Laidlaw - History

History

Laidlaw began in 1924 when founder Robert Laidlaw created Laidlaw Transit, a trucking service company in Ontario, Canada.

Beginning in 1972, under the leadership of Michael DeGroote, Laidlaw, Inc. began growing through acquisitions of other companies when it acquired a Canadian intercity and charter bus company. In 1979, it acquired a Canadian contract school bus business. In 1978 it entered the U.S. solid waste industry. In 1983, Laidlaw entered the U.S. school bus transportation sector with its acquisition of ARA Transportation, a major contract school bus provider which also owned a Wayne Corporation bus dealership. In 1984, Laidlaw Inc. exited the trucking business, as the company began a consolidating smaller school bus contracting companies in the U.S. and Canada. In 1988, Laidlaw, Inc. purchased a controlling interest in itself from Canadian Pacific Limited, parent of Canadian Pacific Railway.

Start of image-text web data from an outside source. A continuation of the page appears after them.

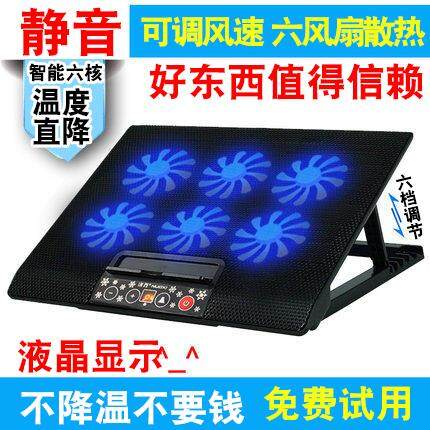 GRATIS COOLING FAN KIPAS PENDINGIN AQUASCAPE AQUARIUM SINGLE. Source · Nuoxi Pendinginan Alas Laptop 14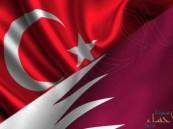 """تركيا تجبر قطر على إذاعة مسلسلاتها الممنوعة في """"إم بي سي"""""""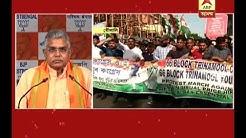 BJP Dilip Ghosh attacks TMC over General strike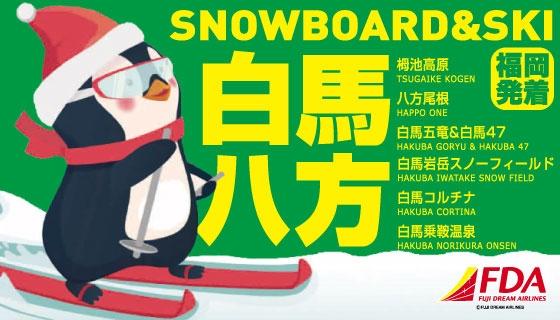 福岡発着・白馬スキー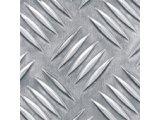 Фото 1 Лист алюминиевый любой толщины - большой ассортимент - Вся Украина 297780
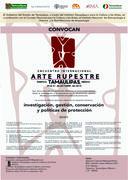 ENCUENTRO INTERNACIONAL DE ARTE RUPESTRE TAMAULIPAS 2014
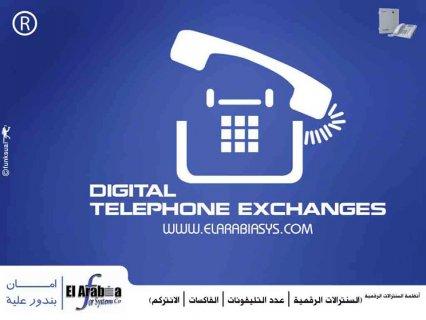 أحدث انظمة الاتصالات و السنترالات الرقمية و الفاكسات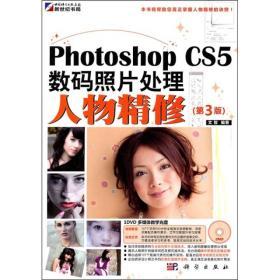 Photoshop CS5数码照片处理:人物精修  (第3版)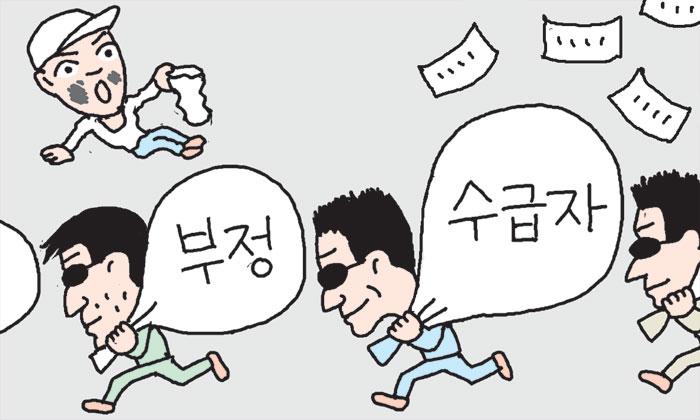 [만물상] 신종 비즈니스 '세금 빼먹기'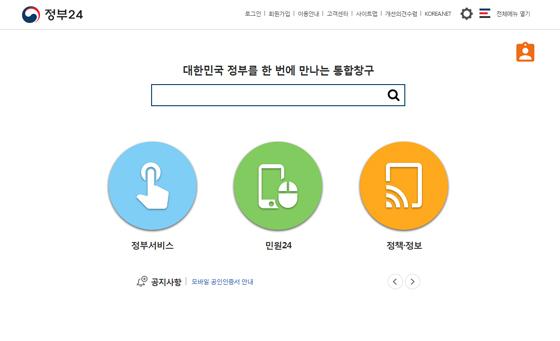 정부24 웹페이지 메인.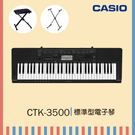 【非凡樂器】CASIO【CTK-3500-琴+架+椅】61鍵電子琴/入門推薦學習機種/公司貨保固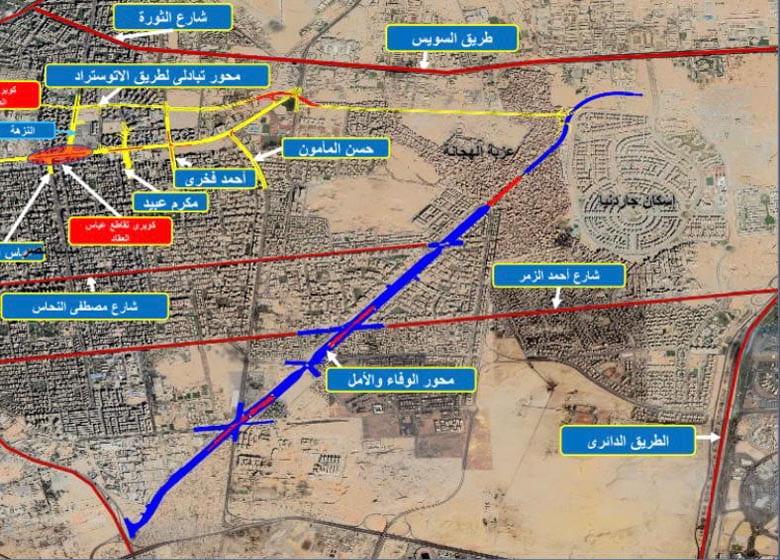 محور الوفاء والأمل مدينة نصر علي جوجل ماب
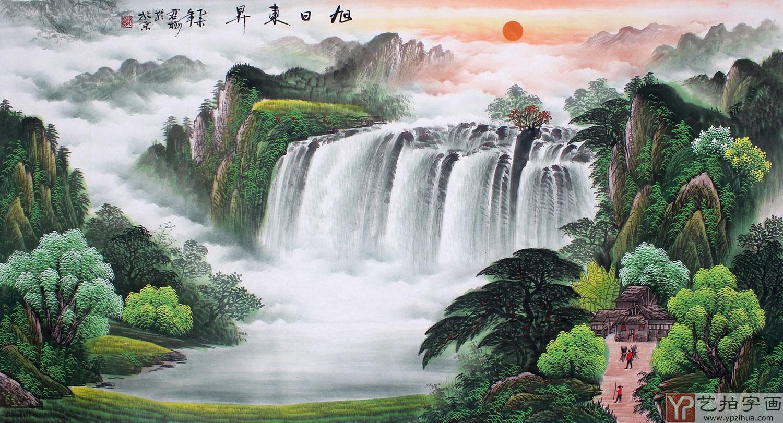 【已售】赵君梅六尺国画山水《旭日东升》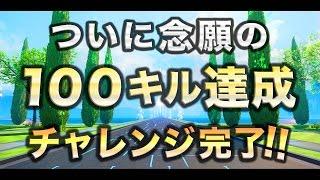 【BO3実況】ハセシンのDOM実況~ついに100キル達成!100キルチャレンジ…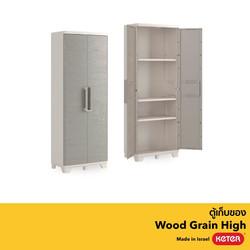 Woodgrain-High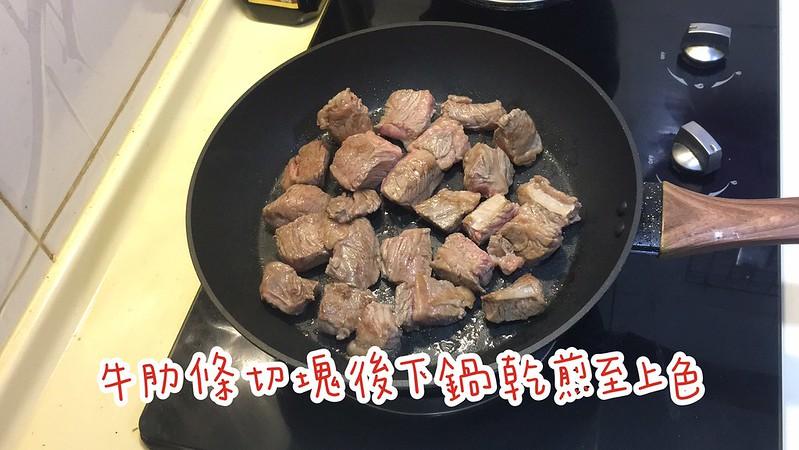 魚爸家傳紅燒燉牛肉x電鍋料理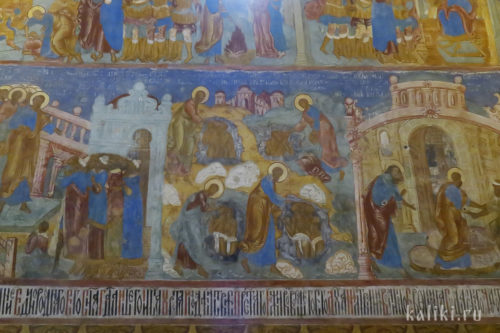 Фрески Спасо-Преображенского собора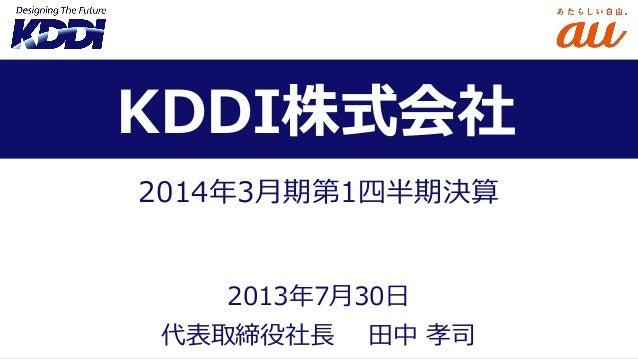KDDI 2014年3月期 第1四半期決算 プレゼンテーション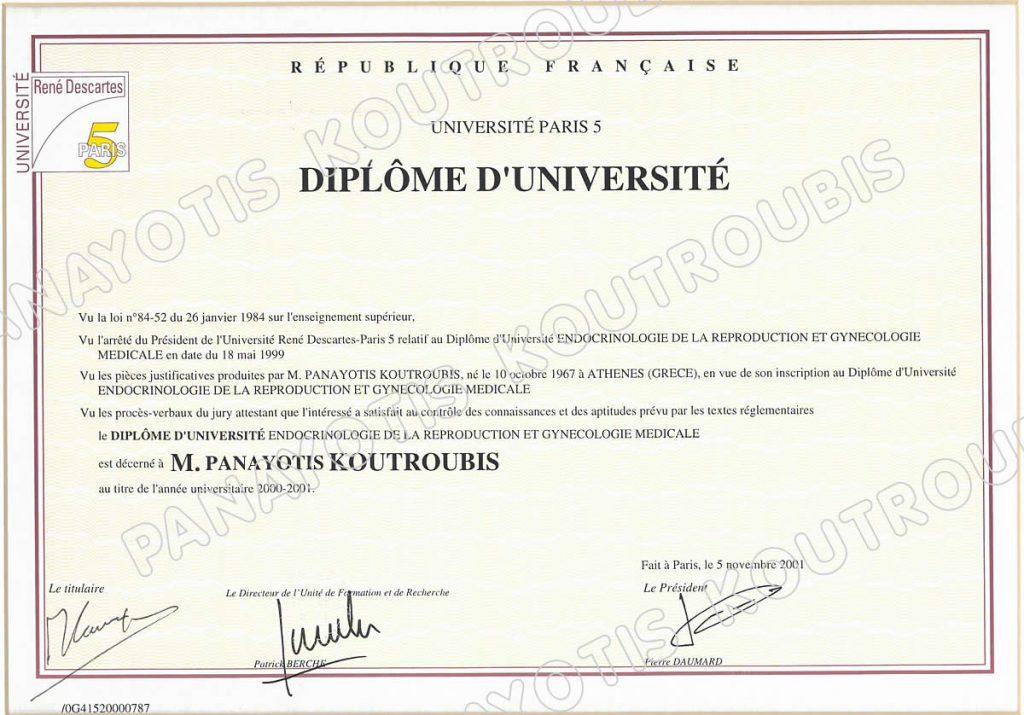 Ενδοκρινολογία της αναπαραγωγής και γυναικολογία, Πανεπιστήμιο Paris 5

Instances of reverse privatization were rare, but did occur during Laidlaw's years of expansion. In Virginia, several school districts canceled their school bus contracts with private operators and brought bus operations in-house. By the late 1980s, the only 3 remaining district school bus contracts were at Petersburg, Norfolk and Hopewell. Self-operation conversions for all three were urged by Virginia Department of Education officials as "cost-saving." The contracting companies unsuccessfully disputed the state's financial calculations and cost allocations for the reverse privatizations, which effectively ended all public school bus contracting in Virginia by 1996. In 1991, after losing its major school bus contract in Norfolk, Virginia to a governmental conversion to district-self-operation, Laidlaw sold the rest of its urban-suburban bus line, school bus contracting business serving independent schools and day camps, and related assets in the Norfolk area to Virginia Overland Transportation. Virginia Overland Transportation was an operator of public service transportation and a much smaller industry consolidator in the state. The company had also lost their contract in Petersburg to self-operation in 1989, but was still operating at Hopewell. The latter converted in 1996, and Virginia Overland's parent company based in Richmond closed in 2004. The former Virginia Overland subsidiary operation in the Norfolk area acquired from Laidlaw operates as Transquest and is now owned by Serco Group. As of 2007, Transquest was continuing bus contract operations transporting students to many independent schools in South Hampton Roads, including Norfolk Academy.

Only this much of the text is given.